J’ajoute que Verizon d’une manière générale traite bien mal ses clients. Début novembre, pour un retard de quinze jours à payer une facture, Verizon a coupé toutes mes lignes de téléphone sans jamais m’adresser le moindre courrier de mise en garde. On ne traite pas ainsi un client de 30 ans qui paye rubis sur l’ongle six lignes de téléphone depuis plus de 25 ans.

Je ne suis visiblement pas le seul à être outré par le mépris de Verizon pour ses clients. Quelques heures après avoir annoncé sa nouvelle politique pour harceler les abonnés à ses services, trente cinq pétitions étaient lancées contre Verizon. Grâce à internet, les consommateurs s’organisent. Ils s’informent. Ils se défendent. Plus de 100 000 clients ont menacé l’entreprise. La Federal Communications Commission, organe de réglementation des opérateurs, s’est immédiatement saisie de l’affaire. En 24 heures Verizon a fait marche arrière. Enterrée la surcharge de 2 dollars !

Sur quelle planète vivent les dirigeants de Verizon ? Leur métier est de fournir des moyens de communication à des millions d’américains. Ne savent-ils pas quel usage ces derniers en font ? Le gain susceptible d’être généré par cette surcharge de 2 dollars dépassait-il le coût subit par Verizon en termes d’image ? Est-il dans l’intérêt à long terme de Verizon de se mettre à dos des clients qui veulent payer leur facture ? Quelle est la démarche intellectuelle derrière une décision aussi myope ?

Cet épisode est d’autant moins pardonnable qu’il rappelle le précédent en octobre de la mobilisation des millions d’américains contre une politique coordonnée des grandes banques d’imposer de nouvelles commissions sur leurs transactions par cartes de débit. La levée de boucliers a été tellement violente que, là encore, toutes les banques ont fait marche arrière en quelques jours. Verizon pensait vraiment échapper à ce type de réaction ?

L’Amérique est toujours sérieusement troublée par la crise qui la secoue depuis 2007. Les électeurs sont en colère. Les consommateurs aussi. Il ne leur en faut pas beaucoup pour qu’ils se révoltent. La possibilité de coordonner ces révoltes grâce aux réseaux sociaux et internet change le rapport de force entre l’entreprise et ses clients. Verizon et les banques ont-elles retenu la leçon ?
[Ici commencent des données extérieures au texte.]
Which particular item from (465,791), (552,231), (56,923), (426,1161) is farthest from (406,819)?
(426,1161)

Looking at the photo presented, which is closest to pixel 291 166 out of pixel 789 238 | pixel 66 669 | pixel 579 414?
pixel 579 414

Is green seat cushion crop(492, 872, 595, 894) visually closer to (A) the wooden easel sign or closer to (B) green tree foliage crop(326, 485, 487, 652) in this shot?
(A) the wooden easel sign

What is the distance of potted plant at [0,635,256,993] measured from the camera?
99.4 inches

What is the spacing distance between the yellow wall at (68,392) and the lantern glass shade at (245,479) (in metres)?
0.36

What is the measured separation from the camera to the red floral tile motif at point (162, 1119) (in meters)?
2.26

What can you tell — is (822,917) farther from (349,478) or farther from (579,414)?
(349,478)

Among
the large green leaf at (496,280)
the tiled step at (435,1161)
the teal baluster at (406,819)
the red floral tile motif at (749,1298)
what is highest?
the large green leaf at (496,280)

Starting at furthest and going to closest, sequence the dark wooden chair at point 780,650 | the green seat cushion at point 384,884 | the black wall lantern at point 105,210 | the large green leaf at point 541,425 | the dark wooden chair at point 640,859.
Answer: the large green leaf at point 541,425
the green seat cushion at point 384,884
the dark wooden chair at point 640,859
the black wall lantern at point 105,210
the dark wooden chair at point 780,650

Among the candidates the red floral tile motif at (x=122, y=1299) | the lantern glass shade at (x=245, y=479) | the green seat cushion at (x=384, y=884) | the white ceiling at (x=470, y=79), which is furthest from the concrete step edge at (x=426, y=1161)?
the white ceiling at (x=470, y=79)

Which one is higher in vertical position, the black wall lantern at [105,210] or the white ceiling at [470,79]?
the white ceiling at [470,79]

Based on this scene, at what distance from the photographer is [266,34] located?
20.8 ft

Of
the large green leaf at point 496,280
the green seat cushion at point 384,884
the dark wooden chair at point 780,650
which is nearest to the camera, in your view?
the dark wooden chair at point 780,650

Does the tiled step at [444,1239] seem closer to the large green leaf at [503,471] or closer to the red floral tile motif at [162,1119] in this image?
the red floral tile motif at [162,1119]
J’en doute. D’autres sociétés ont appris à leurs dépens qu’il ne fallait pas sous-estimer l’intelligence de la clientèle. Netflix en est un bon exemple. En septembre la société de distribution de programmes vidéo a soudainement changé sa politique de tarifs: elle a cru pouvoir augmenter de 60% le prix du l’abonnement à son service de livraison de DVD par courrier. Résultat: 800 000 clients sont résilié leur abonnement. Netflix a rapidement abandonné cette réforme suicidaire. Mais son image a lourdement souffert. Le cours de la société fétiche de Wall Street en 2010, s’est effondré. Netflix est passé du jour au lendemain du statut de société admirée à celui de société conspuée.